Most people here don’t really care who’s around them or who’s listening as they’ll walk down the street, earphones in and singing at the top of their lungs. Yes, even on the commute to work at 8am. Either that, or you’ll see people having very heated arguments in the middle of the street while pedestrians weave in and out of their way.

Like most cities around the world, New York has its fair share of homelessness. You’ll find a lot of people will walk through the Subway carriages asking for change, or on the streets in Midtown. It’s horrible to see, especially when you’re on your commute home to your nice, warm apartment.

Just note when you come to New York, don’t be startled if people start randomly shouting or singing, or even doing acrobatics on a moving Subway train.

3. The city never stops

They call it the city that never sleeps, but it’s really the city that never stops. Everywhere you go, there are crowds of people. Tourists weaving their way through Times Square, queuing in line for a photo with the bull on Wall Street, walking dragging themselves across Brooklyn Bridge.

No matter where you go in New York, you won’t be on your own. Sure there are quieter parts of the city like the West Village, Lower East Side (not at night time) or further into suburbs in Brooklyn or Queens. But for the most part, the New York streets are never empty.

In London, I used to try my best to avoid Oxford Street, Picadilly Circus, Regent Street etc. because no matter what day it was or even time of day, they were always crowded with tourists. This is why my favourite parts of London were Chelsea, Clapham and Portabello Road. Still a little touristy, but never as bad as Central London.

I have a very similar approach to life here in New York. I can probably count on both hands the number of times I’ve been to Times Square and Central Park. I can count on two fingers the number of times I’ve walked across Brooklyn Bridge. We tend to keep to the West Village and Lower East Side of the city where the streets are quieter and prices cheaper.

4. It’s not as ‘hustle’ as the movies make out

Most movies centered around life in New York make out that everyone here works all day and all night, with no social life whatsoever. Perhaps for those that work in Law or on the Stock Exchange it may be true. But for the most part, everyone in New York has a healthy work-life balance.

Where I work, the 9-5 work life is very much adhered to. The 9am start is quite relaxed but I wouldn’t walk in the door later than 9.30am.
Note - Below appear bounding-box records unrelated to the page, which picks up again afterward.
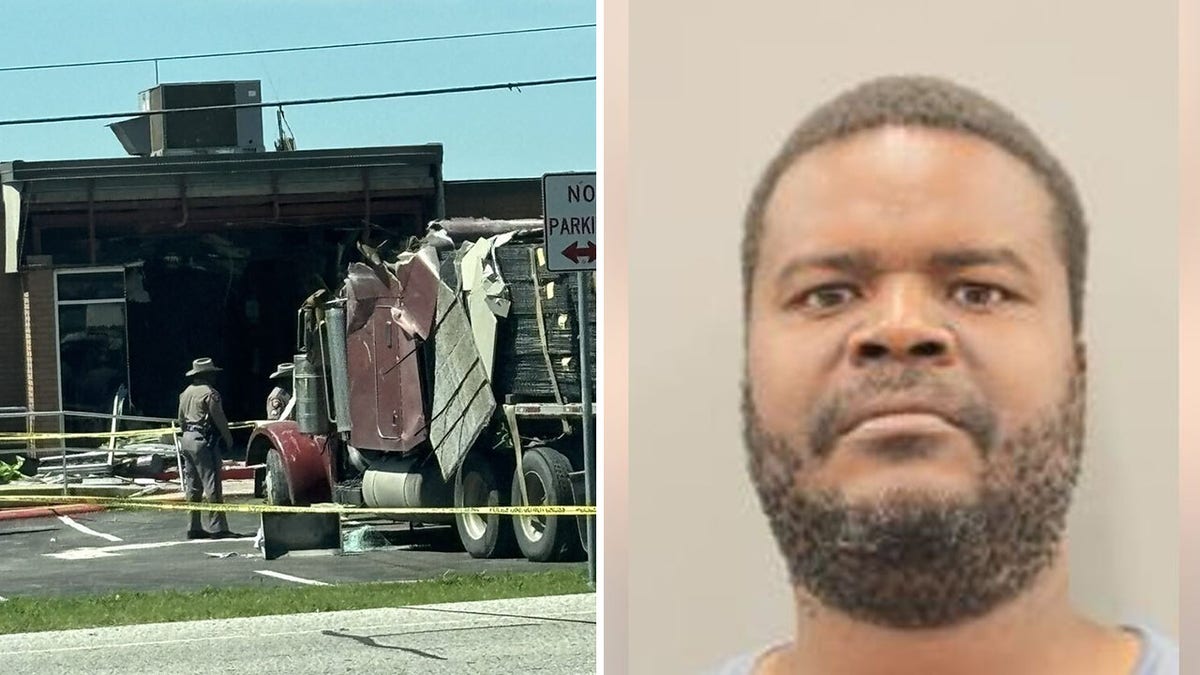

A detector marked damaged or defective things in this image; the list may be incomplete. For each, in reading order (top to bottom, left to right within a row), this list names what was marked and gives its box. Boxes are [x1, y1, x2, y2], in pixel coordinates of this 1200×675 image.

damaged building [0, 79, 544, 437]
crashed semi truck [244, 218, 595, 559]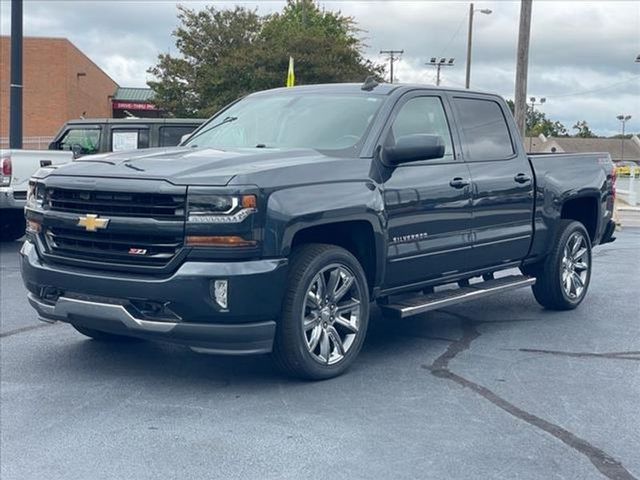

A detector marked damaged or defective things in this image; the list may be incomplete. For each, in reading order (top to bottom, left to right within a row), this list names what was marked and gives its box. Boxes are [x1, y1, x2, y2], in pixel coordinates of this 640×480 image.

parking lot crack [422, 314, 636, 480]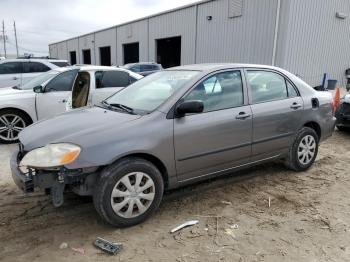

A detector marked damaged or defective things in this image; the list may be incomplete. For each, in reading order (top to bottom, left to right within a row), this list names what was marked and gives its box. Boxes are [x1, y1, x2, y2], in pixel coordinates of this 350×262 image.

damaged front bumper [10, 149, 96, 207]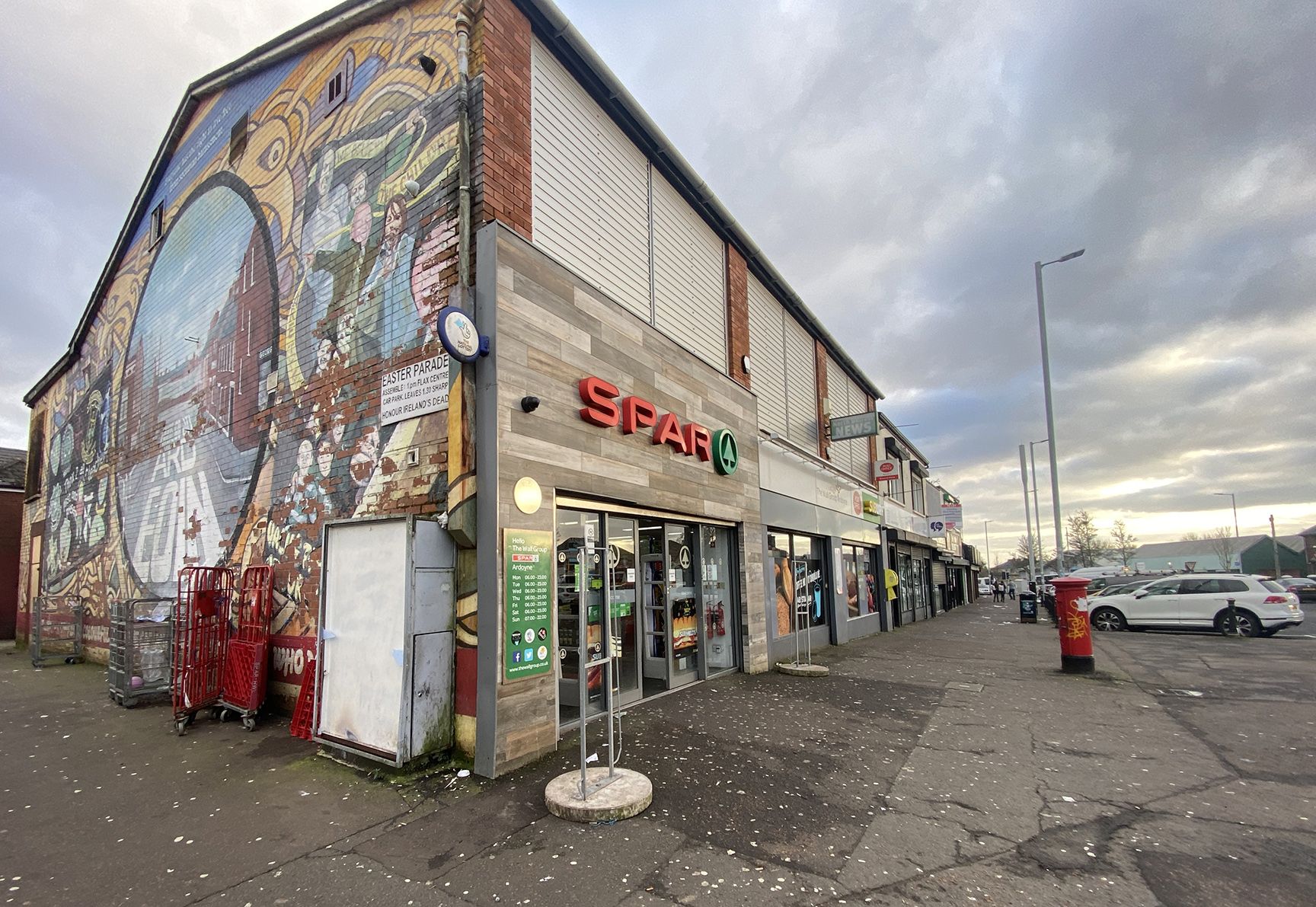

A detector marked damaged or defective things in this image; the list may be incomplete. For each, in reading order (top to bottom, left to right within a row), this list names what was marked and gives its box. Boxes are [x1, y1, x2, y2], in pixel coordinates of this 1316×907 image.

cracked asphalt pavement [2, 600, 1316, 905]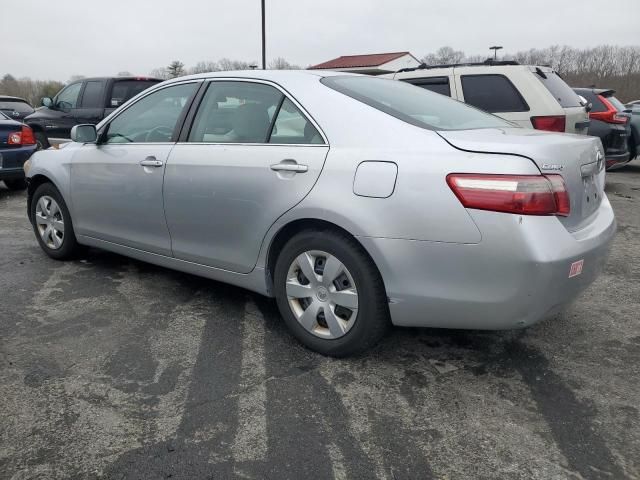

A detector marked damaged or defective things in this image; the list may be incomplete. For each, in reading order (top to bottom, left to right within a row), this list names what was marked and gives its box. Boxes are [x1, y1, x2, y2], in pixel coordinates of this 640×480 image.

cracked pavement [1, 159, 640, 478]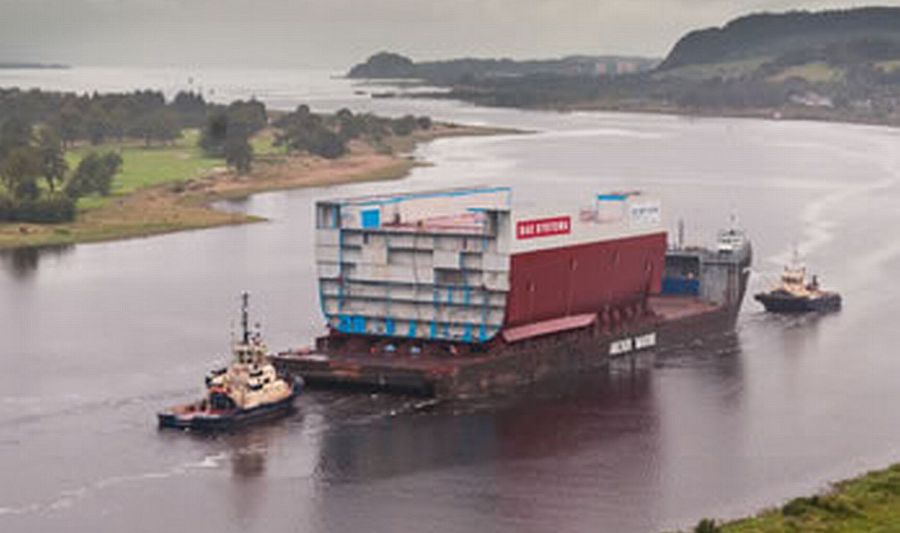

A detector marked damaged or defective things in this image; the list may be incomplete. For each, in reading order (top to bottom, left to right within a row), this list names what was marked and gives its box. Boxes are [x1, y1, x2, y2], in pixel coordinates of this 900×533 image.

rusty barge hull [270, 296, 736, 400]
I could be totally off the mark here and it could be just those of us on the lower rank of the career ladder that spend our evenings outside of the office, but from what I’ve seen, a lot of the higher positions do seem to clock off on time to go and spend time with their family and friends.

So no, I don’t think that if you came to New York to work, that you would have to sell your soul to the company that employed you. We can all work hard and also play hard.

Maybe I’ve taken a relaxed approach to work-life in New York, but if it means I’m able to do all the fun stuff outside of work and spend time with my friends, then that’s good enough for me.

5. There’s nowhere quite like it to live

There is always something happening in this city. Always. There is no excuse to be bored or have nothing to do in New York. If you’re bored of this city, then you’re definitely doing it wrong and should really Get Out of New York (or GOONY as a few of us have labelled it).

Any artists on tour will come here to perform, which is great for me as I’ve been to quite a few concerts here already. Movie premiers happen here, TV shows are filmed here, celebrities flock in for the Met Gala and world leaders come in their droves for summits.

I live in the best city in the world and I’ve really come to realize that this past while. There’s so much to see and do in the city itself, but it also gives you a lot of opportunities to fly to other cities in the US.

I’ve already ticked off Philadelphia, Boston, Washington D.C, Nashville, The Hamptons and a trip up to Yale vs Harvard in Connecticut. I’ve also got Vermont lined up this month and hopefully trips to New Orleans and Puerto Rico in the next few months.

New York is a gateway for travel as everyone flies into New York and also flies out of it. It’s a great base to have if you want to see more of America.